ANSWER THIS QUESTION: What is the boundary of respect that is needed here? When we become reactive and step into a drama dynamic, our sense of shame (sense of inadequacy, failure or not being good enough or worthy) often becomes fuelled. When shame is present, respect is absent. Be present to your feelings, including shame. Perhaps tap on specific points if you know how to do that (ie. EFT, TFT, Midline Therapy, or some other way to bring down the emotional arousal level). Shame feels ‘icky’ and we fear being ‘exposed’ when shame takes over. It’s often the best time to ask for help from a trusted other, because it’s precisely the time when our subconscious will try to convince, and our ‘shame voice’ threaten, us that if we ask for help we will be exposed and even less acceptable than before.

EVALUATE YOUR OWN TRIGGER. What does this dynamic awaken in you which feeds your shadow relationship pattern? Even if you assess you have contributed only 5% to the drama, you have contributed that much and so that is the part that remains your responsibility. Often our own core wound, such as we feel our incompetence or lack of worth has been exposed somehow. Learn to detach from this trigger and know its patterns so you can catch it early when it becomes activated. Have someone help you develop more responsive relationship patterns, especially in conflict.

CHANGE YOUR POSITION. Whenever we are relating to someone or something, we are in a certain position to them/it … often without our awareness. For example, perhaps we have repeatedly put someone else on a pedestal or supported that person beyond what may be healthy for us. If you pay close attention to the structure of this dynamic, it means that you have given permission for the other to be oriented in a way they can look down on you or you are ‘underneath’ that person in an attempt to be supportive to the point of your own deterioration. In noticing the structure of this interaction, you can choose to stand up for yourself, which encourages a different set of responses behaviourally and verbally. Perhaps you are always putting yourself behind the other person and you need to come into equal -side by side- position and drop the victim narrative. ( I will be sharing more about this in the near future).

IDENTIFY WHAT YOU REALLY NEED AND VALUE. Clarify what you really want to happen and what the relationship means to you. Perhaps you need to exit the relationship because it is draining your energy. Perhaps you each need to clarify what values and core needs are being disrespected so it becomes clear what you need or want to have happen instead of the ‘drama’. Don’t shortchange this step. Take the time to deeply listen to what you need and then the other person. When people come back to the same issue again and again, even ‘after it’s been discussed’, it signifies that a core need or value is still not validated and people are still not feeling listened to, nor respected. David Ausberger says that deep listening is really an experience of true love. I agree.
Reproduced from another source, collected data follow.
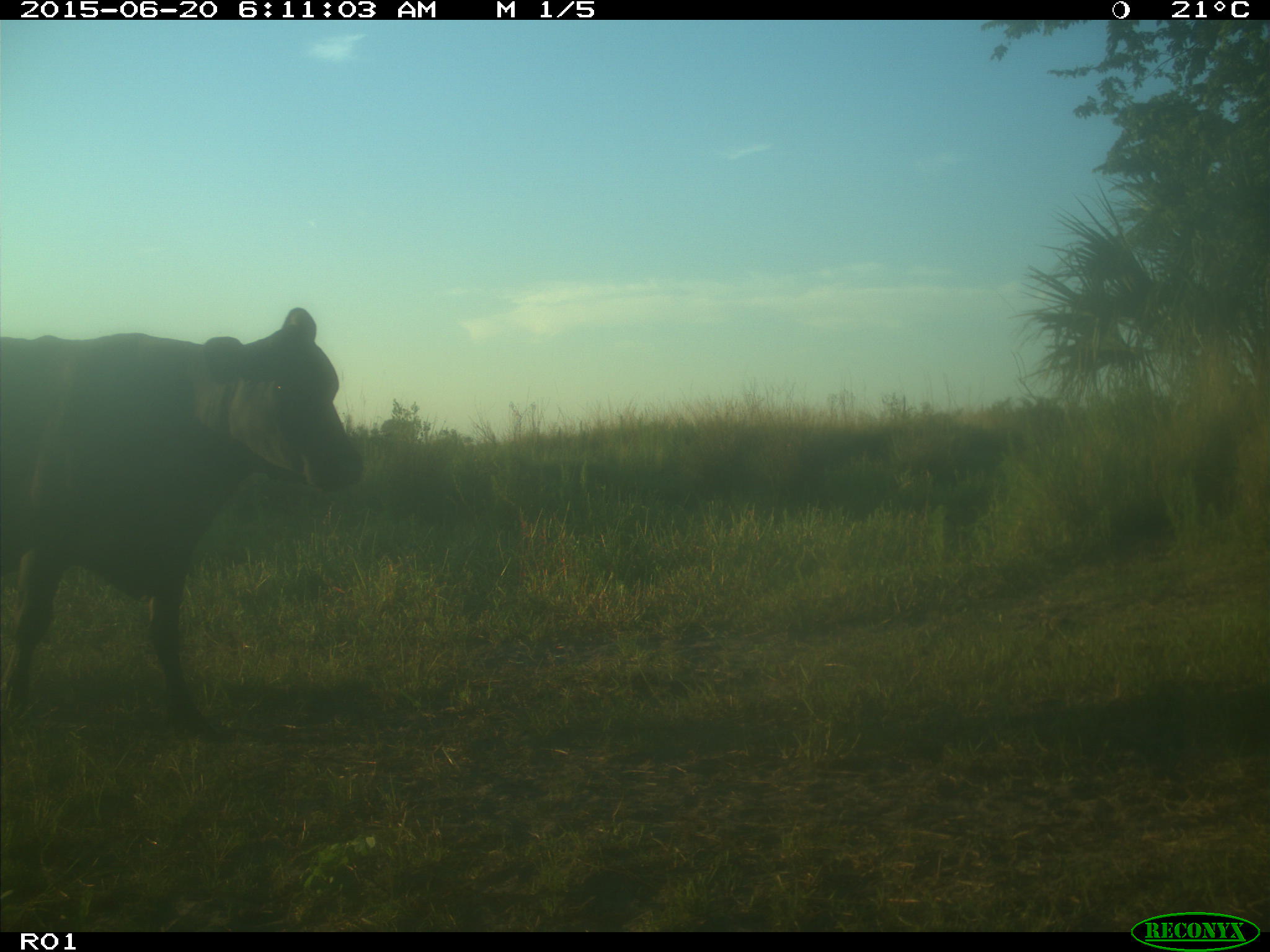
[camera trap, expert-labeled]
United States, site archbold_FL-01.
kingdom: Animalia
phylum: Chordata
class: Mammalia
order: Artiodactyla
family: Bovidae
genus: Bos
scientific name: Bos taurus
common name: domestic cow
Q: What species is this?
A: Bos taurus (domestic cow).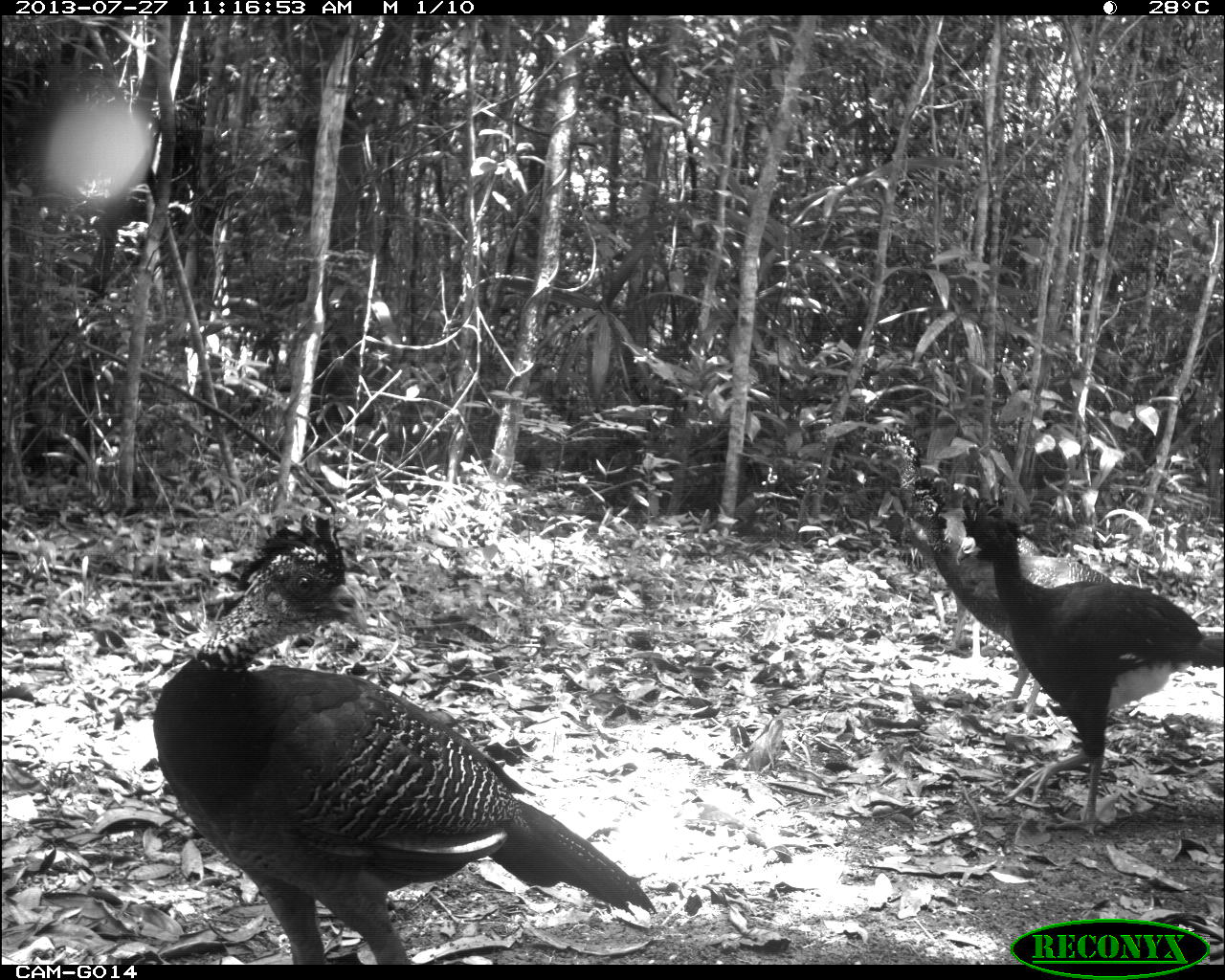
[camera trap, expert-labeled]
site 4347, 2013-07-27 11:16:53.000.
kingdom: Animalia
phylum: Chordata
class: Aves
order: Galliformes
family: Cracidae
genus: Crax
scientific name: Crax rubra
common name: great curassow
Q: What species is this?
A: Crax rubra (great curassow).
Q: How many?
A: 4.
Establish boundaries that reflect your core values and true needs so that your relationships have improved patterns of connection rather than ‘drama’.

These are just a few ways to address ‘relationship drama’ when it shows up. I challenge you to pay attention to our theme of ‘peaceful relating’ and see what other insights and techniques you can gather. For this next week, write down what relationships are ‘drama-driven’ for you and see if you can identify where the lack of respect is playing out and notice your position (above, under, ‘in the right’, ‘out in left field’, behind, ahead) in this drama.

In upcoming blogs, we will continue to explore how you orient yourself to your world and the ways you communicate and give permission for others to be in relationship with you. Gift yourself with what spring can awaken in your heart to re-kindle meaningful relationships.